Now will you shake hands again, although it’s my left one this time?
Yours as ever,
R. H.
December 20th.
I have another letter from Bobby. And I didn’t answer his last letter. As I read it a wicked little joy steals in on me and grows and grows.
New York, December 18th.
My Dear Miss Carrie:
Now get mad if you want to, but couldn’t you agree to let somebody call you that? (Bobby has scratched out the “Miss.”) That’s the way I think of you, and if you insist on being called by your golf and automobile name of Carrie, why, tear up this letter and throw it out the kitchen window over the cliff.
Why didn’t you answer my last letter? Rowing on the lake, I suppose, with the gent that comes to see you. I hope the lake will freeze. And I hope the gent—won’t freeze. So, there!
I am looking over your last letter to-night, and it’s like the breath of a spring wind through a laurel thicket. I’m going to take it page by page and answer it.

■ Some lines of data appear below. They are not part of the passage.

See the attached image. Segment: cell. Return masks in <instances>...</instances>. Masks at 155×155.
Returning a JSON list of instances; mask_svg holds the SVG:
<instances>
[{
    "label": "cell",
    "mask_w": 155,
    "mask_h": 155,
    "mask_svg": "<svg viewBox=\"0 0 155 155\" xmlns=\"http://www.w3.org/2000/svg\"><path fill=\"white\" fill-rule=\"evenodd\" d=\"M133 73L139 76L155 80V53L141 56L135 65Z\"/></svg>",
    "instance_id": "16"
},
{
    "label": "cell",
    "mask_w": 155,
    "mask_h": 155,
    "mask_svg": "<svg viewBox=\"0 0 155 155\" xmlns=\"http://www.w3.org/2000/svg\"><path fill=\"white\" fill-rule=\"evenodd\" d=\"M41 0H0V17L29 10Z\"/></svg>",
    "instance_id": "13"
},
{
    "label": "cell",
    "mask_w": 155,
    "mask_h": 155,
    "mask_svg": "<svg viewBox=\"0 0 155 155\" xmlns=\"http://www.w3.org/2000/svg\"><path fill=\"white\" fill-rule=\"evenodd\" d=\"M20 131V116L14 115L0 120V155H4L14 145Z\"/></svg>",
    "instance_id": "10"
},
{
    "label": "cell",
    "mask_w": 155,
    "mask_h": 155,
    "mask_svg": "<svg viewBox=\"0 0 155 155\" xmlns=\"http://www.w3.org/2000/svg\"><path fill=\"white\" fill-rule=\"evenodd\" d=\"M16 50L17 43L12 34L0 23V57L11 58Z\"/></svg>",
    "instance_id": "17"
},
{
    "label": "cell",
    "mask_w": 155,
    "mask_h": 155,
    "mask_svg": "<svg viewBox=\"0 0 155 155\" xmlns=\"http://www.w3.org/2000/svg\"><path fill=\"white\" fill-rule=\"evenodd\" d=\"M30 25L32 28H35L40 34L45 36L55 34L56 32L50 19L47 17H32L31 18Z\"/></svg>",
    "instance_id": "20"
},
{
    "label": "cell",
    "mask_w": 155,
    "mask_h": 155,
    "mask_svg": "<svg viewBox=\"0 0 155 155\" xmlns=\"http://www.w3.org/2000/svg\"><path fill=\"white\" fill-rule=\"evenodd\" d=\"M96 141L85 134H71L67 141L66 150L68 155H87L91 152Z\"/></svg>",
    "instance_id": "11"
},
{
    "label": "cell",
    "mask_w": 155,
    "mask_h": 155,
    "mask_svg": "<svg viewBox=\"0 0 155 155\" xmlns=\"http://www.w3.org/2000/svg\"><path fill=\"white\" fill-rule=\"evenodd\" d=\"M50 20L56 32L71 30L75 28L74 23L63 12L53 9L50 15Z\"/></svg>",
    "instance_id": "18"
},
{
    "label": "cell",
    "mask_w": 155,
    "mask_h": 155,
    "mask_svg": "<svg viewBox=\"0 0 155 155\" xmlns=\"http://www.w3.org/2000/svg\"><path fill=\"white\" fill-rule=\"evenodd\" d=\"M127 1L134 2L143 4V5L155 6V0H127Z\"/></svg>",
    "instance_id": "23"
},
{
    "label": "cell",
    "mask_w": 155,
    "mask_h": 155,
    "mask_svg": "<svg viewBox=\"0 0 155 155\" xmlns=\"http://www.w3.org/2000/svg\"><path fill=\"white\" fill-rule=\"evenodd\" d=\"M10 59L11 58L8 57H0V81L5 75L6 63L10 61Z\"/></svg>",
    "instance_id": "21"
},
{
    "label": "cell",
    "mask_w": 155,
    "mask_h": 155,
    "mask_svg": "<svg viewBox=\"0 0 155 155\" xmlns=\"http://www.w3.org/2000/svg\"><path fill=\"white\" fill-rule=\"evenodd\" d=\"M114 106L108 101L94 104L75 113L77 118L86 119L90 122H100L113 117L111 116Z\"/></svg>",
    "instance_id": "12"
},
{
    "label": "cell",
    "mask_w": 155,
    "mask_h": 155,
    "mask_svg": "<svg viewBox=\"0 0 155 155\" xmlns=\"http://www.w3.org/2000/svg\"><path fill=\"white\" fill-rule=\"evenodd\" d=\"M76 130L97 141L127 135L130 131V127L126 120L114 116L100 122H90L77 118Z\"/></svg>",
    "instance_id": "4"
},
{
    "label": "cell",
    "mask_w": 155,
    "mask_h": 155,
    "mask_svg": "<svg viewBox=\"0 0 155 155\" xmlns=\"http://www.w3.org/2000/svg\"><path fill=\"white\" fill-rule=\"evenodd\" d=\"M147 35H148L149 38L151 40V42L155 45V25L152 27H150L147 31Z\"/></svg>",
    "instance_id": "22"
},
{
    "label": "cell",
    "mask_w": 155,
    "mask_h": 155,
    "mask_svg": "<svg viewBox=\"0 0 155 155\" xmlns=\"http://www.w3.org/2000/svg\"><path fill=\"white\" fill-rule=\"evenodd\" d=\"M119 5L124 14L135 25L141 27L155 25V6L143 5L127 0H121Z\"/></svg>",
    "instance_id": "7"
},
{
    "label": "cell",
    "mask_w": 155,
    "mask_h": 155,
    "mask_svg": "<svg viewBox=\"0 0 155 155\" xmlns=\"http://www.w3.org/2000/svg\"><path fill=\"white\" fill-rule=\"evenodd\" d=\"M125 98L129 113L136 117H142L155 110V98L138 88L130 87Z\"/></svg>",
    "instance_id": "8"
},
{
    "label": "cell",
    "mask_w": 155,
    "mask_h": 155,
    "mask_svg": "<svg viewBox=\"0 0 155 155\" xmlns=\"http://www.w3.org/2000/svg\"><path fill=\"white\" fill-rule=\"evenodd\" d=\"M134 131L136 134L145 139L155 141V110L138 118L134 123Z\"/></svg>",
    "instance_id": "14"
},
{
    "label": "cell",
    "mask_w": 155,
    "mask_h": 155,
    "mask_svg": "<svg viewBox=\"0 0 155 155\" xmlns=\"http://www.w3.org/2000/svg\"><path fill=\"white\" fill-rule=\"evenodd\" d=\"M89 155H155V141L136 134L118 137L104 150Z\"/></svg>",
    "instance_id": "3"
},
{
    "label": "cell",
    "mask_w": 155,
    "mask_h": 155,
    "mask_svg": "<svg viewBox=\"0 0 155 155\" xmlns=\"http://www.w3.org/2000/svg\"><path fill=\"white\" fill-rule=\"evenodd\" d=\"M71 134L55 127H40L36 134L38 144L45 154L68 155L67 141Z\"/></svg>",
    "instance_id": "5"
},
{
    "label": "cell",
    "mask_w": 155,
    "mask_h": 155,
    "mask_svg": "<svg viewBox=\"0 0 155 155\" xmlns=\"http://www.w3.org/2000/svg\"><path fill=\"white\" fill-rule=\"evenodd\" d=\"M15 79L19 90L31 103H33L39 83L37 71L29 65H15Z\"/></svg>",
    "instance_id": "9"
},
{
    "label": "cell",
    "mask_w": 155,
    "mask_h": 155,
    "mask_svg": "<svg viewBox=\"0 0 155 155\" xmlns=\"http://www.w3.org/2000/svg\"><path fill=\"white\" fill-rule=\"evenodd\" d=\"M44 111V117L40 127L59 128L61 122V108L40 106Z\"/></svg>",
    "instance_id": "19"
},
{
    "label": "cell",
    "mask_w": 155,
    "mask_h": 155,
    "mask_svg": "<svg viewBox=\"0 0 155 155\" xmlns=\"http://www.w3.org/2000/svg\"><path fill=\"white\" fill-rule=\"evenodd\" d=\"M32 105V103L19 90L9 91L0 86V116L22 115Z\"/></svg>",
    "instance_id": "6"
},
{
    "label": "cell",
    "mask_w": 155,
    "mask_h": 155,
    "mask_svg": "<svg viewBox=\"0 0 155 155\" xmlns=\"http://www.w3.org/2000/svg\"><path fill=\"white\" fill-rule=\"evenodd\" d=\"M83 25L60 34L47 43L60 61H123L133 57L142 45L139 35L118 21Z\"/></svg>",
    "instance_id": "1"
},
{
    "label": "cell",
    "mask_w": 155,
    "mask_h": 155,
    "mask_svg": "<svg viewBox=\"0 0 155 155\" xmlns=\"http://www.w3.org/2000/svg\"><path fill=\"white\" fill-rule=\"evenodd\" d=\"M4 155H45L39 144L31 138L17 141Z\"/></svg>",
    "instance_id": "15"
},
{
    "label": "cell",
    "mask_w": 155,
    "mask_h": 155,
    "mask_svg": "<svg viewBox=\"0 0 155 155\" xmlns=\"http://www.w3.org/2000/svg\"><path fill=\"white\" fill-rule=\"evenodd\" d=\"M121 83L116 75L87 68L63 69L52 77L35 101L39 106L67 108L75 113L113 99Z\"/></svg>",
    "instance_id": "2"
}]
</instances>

The first page contains a quotation from a letter to you from an insect known as a “literary agent.” Dear Carrie, listen to the chirp of the crickets on the mountain, but don’t pay any attention to the noise of that tribe. I am fortunate enough not to know this particular duffer that has written such “piffle” (as they say in Chicago), but I’ve heard about him—and you cut him out. He’s an insufferable, measly kid, at the Sweet Caporal cigarette age, and his graft is to stuff you provincial writers (I’m speaking impersonally now) with his taffy so he can get your stuff to peddle around. Don’t you believe his trick; and you quit sending him your stuff. He’s trying to make you think you’ve got George Eliot and Mrs. Humphry Ward beat to a batter, when you know yourself it ain’t so. Isn’t that a sage, oh, what a wonderfully sage remark when he says “you must write your best!”